From the first line to the last, write out the listing exactly.

═══ Exercise materials

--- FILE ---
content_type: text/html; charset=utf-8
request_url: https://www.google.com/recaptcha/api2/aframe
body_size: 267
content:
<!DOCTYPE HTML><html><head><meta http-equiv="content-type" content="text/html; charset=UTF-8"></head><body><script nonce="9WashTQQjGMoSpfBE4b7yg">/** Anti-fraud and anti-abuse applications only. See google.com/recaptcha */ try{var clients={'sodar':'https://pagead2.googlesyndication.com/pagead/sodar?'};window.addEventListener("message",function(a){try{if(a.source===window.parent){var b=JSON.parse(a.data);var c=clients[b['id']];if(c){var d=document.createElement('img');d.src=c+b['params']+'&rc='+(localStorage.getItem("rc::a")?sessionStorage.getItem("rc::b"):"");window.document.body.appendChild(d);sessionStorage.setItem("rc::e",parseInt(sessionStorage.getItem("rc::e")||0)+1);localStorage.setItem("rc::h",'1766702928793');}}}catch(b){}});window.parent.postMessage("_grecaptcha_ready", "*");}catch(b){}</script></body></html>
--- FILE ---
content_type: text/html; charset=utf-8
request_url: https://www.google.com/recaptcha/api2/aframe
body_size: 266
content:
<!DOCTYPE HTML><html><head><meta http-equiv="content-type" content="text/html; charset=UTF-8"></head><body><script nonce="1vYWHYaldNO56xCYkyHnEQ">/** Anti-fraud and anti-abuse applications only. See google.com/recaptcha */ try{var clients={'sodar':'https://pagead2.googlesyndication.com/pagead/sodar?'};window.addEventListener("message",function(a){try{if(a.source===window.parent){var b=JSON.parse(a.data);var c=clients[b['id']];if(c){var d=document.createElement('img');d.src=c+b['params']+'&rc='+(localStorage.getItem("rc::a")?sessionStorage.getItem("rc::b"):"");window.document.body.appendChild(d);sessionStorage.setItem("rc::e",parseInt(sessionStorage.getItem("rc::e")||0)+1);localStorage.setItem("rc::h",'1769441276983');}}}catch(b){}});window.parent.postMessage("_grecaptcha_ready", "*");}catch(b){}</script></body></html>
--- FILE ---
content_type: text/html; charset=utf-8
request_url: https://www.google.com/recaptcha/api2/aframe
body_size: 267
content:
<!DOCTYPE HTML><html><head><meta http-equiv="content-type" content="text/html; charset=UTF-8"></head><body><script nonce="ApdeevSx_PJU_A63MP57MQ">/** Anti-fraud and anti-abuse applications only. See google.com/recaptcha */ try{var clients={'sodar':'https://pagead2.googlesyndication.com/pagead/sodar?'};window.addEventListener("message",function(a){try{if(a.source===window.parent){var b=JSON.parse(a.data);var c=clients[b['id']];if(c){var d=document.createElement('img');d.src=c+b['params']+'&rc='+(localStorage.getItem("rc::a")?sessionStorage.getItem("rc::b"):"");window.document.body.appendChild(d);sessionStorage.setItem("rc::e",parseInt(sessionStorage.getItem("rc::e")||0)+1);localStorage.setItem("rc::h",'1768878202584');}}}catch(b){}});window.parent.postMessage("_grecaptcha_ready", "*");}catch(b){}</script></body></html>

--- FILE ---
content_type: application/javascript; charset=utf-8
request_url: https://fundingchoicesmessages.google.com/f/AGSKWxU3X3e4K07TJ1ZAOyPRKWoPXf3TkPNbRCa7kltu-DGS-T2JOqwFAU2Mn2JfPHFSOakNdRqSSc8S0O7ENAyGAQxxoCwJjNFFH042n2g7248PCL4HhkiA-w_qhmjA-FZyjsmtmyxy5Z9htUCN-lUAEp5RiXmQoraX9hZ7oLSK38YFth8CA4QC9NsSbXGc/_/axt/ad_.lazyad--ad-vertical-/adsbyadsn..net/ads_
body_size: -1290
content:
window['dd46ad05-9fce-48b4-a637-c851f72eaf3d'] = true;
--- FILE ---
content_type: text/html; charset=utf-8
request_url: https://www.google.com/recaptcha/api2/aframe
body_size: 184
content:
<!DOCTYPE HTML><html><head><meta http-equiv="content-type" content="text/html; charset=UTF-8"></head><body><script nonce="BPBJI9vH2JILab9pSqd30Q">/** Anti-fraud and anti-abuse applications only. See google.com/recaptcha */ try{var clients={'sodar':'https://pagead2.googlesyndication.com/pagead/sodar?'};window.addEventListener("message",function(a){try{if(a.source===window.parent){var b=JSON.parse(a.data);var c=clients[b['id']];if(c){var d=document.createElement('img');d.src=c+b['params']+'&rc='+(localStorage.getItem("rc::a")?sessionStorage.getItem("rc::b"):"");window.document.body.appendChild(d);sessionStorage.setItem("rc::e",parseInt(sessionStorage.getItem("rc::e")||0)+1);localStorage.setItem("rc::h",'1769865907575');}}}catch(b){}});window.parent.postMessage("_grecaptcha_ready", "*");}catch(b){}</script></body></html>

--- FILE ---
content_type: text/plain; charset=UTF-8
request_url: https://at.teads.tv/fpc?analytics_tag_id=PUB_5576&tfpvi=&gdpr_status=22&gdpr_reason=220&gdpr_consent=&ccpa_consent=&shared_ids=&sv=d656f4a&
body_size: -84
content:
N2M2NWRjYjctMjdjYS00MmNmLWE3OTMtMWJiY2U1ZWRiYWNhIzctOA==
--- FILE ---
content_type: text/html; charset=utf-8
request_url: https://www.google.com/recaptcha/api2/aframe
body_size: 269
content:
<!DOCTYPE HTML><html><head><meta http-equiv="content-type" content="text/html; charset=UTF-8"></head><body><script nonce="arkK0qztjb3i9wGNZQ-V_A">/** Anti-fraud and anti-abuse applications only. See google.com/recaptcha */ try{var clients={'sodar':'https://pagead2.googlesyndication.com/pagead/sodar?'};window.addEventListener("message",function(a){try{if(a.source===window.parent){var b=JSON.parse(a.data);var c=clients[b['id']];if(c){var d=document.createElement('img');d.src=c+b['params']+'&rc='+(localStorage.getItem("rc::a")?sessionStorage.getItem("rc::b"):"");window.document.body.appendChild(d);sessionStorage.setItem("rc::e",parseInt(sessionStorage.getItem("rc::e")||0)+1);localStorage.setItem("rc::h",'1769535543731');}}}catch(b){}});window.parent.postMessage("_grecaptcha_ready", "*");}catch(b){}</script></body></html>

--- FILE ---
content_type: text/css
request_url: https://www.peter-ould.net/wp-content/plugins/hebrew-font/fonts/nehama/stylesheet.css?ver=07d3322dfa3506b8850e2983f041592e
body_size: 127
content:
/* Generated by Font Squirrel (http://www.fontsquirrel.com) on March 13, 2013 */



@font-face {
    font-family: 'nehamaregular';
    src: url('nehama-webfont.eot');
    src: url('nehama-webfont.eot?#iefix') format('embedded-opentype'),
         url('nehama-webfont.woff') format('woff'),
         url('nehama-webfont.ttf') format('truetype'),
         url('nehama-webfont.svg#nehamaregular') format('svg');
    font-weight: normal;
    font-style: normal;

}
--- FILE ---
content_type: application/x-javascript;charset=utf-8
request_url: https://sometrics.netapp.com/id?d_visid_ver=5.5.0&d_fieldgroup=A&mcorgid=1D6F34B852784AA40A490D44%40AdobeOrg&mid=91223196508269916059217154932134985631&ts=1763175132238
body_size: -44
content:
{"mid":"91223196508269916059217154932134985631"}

══════

Answer to this task
--- FILE ---
content_type: text/html; charset=utf-8
request_url: https://www.google.com/recaptcha/api2/aframe
body_size: 267
content:
<!DOCTYPE HTML><html><head><meta http-equiv="content-type" content="text/html; charset=UTF-8"></head><body><script nonce="9WashTQQjGMoSpfBE4b7yg">/** Anti-fraud and anti-abuse applications only. See google.com/recaptcha */ try{var clients={'sodar':'https://pagead2.googlesyndication.com/pagead/sodar?'};window.addEventListener("message",function(a){try{if(a.source===window.parent){var b=JSON.parse(a.data);var c=clients[b['id']];if(c){var d=document.createElement('img');d.src=c+b['params']+'&rc='+(localStorage.getItem("rc::a")?sessionStorage.getItem("rc::b"):"");window.document.body.appendChild(d);sessionStorage.setItem("rc::e",parseInt(sessionStorage.getItem("rc::e")||0)+1);localStorage.setItem("rc::h",'1766702928793');}}}catch(b){}});window.parent.postMessage("_grecaptcha_ready", "*");}catch(b){}</script></body></html>
--- FILE ---
content_type: text/html; charset=utf-8
request_url: https://www.google.com/recaptcha/api2/aframe
body_size: 266
content:
<!DOCTYPE HTML><html><head><meta http-equiv="content-type" content="text/html; charset=UTF-8"></head><body><script nonce="1vYWHYaldNO56xCYkyHnEQ">/** Anti-fraud and anti-abuse applications only. See google.com/recaptcha */ try{var clients={'sodar':'https://pagead2.googlesyndication.com/pagead/sodar?'};window.addEventListener("message",function(a){try{if(a.source===window.parent){var b=JSON.parse(a.data);var c=clients[b['id']];if(c){var d=document.createElement('img');d.src=c+b['params']+'&rc='+(localStorage.getItem("rc::a")?sessionStorage.getItem("rc::b"):"");window.document.body.appendChild(d);sessionStorage.setItem("rc::e",parseInt(sessionStorage.getItem("rc::e")||0)+1);localStorage.setItem("rc::h",'1769441276983');}}}catch(b){}});window.parent.postMessage("_grecaptcha_ready", "*");}catch(b){}</script></body></html>
--- FILE ---
content_type: text/html; charset=utf-8
request_url: https://www.google.com/recaptcha/api2/aframe
body_size: 267
content:
<!DOCTYPE HTML><html><head><meta http-equiv="content-type" content="text/html; charset=UTF-8"></head><body><script nonce="ApdeevSx_PJU_A63MP57MQ">/** Anti-fraud and anti-abuse applications only. See google.com/recaptcha */ try{var clients={'sodar':'https://pagead2.googlesyndication.com/pagead/sodar?'};window.addEventListener("message",function(a){try{if(a.source===window.parent){var b=JSON.parse(a.data);var c=clients[b['id']];if(c){var d=document.createElement('img');d.src=c+b['params']+'&rc='+(localStorage.getItem("rc::a")?sessionStorage.getItem("rc::b"):"");window.document.body.appendChild(d);sessionStorage.setItem("rc::e",parseInt(sessionStorage.getItem("rc::e")||0)+1);localStorage.setItem("rc::h",'1768878202584');}}}catch(b){}});window.parent.postMessage("_grecaptcha_ready", "*");}catch(b){}</script></body></html>

--- FILE ---
content_type: application/javascript; charset=utf-8
request_url: https://fundingchoicesmessages.google.com/f/AGSKWxU3X3e4K07TJ1ZAOyPRKWoPXf3TkPNbRCa7kltu-DGS-T2JOqwFAU2Mn2JfPHFSOakNdRqSSc8S0O7ENAyGAQxxoCwJjNFFH042n2g7248PCL4HhkiA-w_qhmjA-FZyjsmtmyxy5Z9htUCN-lUAEp5RiXmQoraX9hZ7oLSK38YFth8CA4QC9NsSbXGc/_/axt/ad_.lazyad--ad-vertical-/adsbyadsn..net/ads_
body_size: -1290
content:
window['dd46ad05-9fce-48b4-a637-c851f72eaf3d'] = true;
--- FILE ---
content_type: text/html; charset=utf-8
request_url: https://www.google.com/recaptcha/api2/aframe
body_size: 184
content:
<!DOCTYPE HTML><html><head><meta http-equiv="content-type" content="text/html; charset=UTF-8"></head><body><script nonce="BPBJI9vH2JILab9pSqd30Q">/** Anti-fraud and anti-abuse applications only. See google.com/recaptcha */ try{var clients={'sodar':'https://pagead2.googlesyndication.com/pagead/sodar?'};window.addEventListener("message",function(a){try{if(a.source===window.parent){var b=JSON.parse(a.data);var c=clients[b['id']];if(c){var d=document.createElement('img');d.src=c+b['params']+'&rc='+(localStorage.getItem("rc::a")?sessionStorage.getItem("rc::b"):"");window.document.body.appendChild(d);sessionStorage.setItem("rc::e",parseInt(sessionStorage.getItem("rc::e")||0)+1);localStorage.setItem("rc::h",'1769865907575');}}}catch(b){}});window.parent.postMessage("_grecaptcha_ready", "*");}catch(b){}</script></body></html>

--- FILE ---
content_type: text/plain; charset=UTF-8
request_url: https://at.teads.tv/fpc?analytics_tag_id=PUB_5576&tfpvi=&gdpr_status=22&gdpr_reason=220&gdpr_consent=&ccpa_consent=&shared_ids=&sv=d656f4a&
body_size: -84
content:
N2M2NWRjYjctMjdjYS00MmNmLWE3OTMtMWJiY2U1ZWRiYWNhIzctOA==
--- FILE ---
content_type: text/html; charset=utf-8
request_url: https://www.google.com/recaptcha/api2/aframe
body_size: 269
content:
<!DOCTYPE HTML><html><head><meta http-equiv="content-type" content="text/html; charset=UTF-8"></head><body><script nonce="arkK0qztjb3i9wGNZQ-V_A">/** Anti-fraud and anti-abuse applications only. See google.com/recaptcha */ try{var clients={'sodar':'https://pagead2.googlesyndication.com/pagead/sodar?'};window.addEventListener("message",function(a){try{if(a.source===window.parent){var b=JSON.parse(a.data);var c=clients[b['id']];if(c){var d=document.createElement('img');d.src=c+b['params']+'&rc='+(localStorage.getItem("rc::a")?sessionStorage.getItem("rc::b"):"");window.document.body.appendChild(d);sessionStorage.setItem("rc::e",parseInt(sessionStorage.getItem("rc::e")||0)+1);localStorage.setItem("rc::h",'1769535543731');}}}catch(b){}});window.parent.postMessage("_grecaptcha_ready", "*");}catch(b){}</script></body></html>

--- FILE ---
content_type: text/css
request_url: https://www.peter-ould.net/wp-content/plugins/hebrew-font/fonts/nehama/stylesheet.css?ver=07d3322dfa3506b8850e2983f041592e
body_size: 127
content:
/* Generated by Font Squirrel (http://www.fontsquirrel.com) on March 13, 2013 */



@font-face {
    font-family: 'nehamaregular';
    src: url('nehama-webfont.eot');
    src: url('nehama-webfont.eot?#iefix') format('embedded-opentype'),
         url('nehama-webfont.woff') format('woff'),
         url('nehama-webfont.ttf') format('truetype'),
         url('nehama-webfont.svg#nehamaregular') format('svg');
    font-weight: normal;
    font-style: normal;

}
--- FILE ---
content_type: application/x-javascript;charset=utf-8
request_url: https://sometrics.netapp.com/id?d_visid_ver=5.5.0&d_fieldgroup=A&mcorgid=1D6F34B852784AA40A490D44%40AdobeOrg&mid=91223196508269916059217154932134985631&ts=1763175132238
body_size: -44
content:
{"mid":"91223196508269916059217154932134985631"}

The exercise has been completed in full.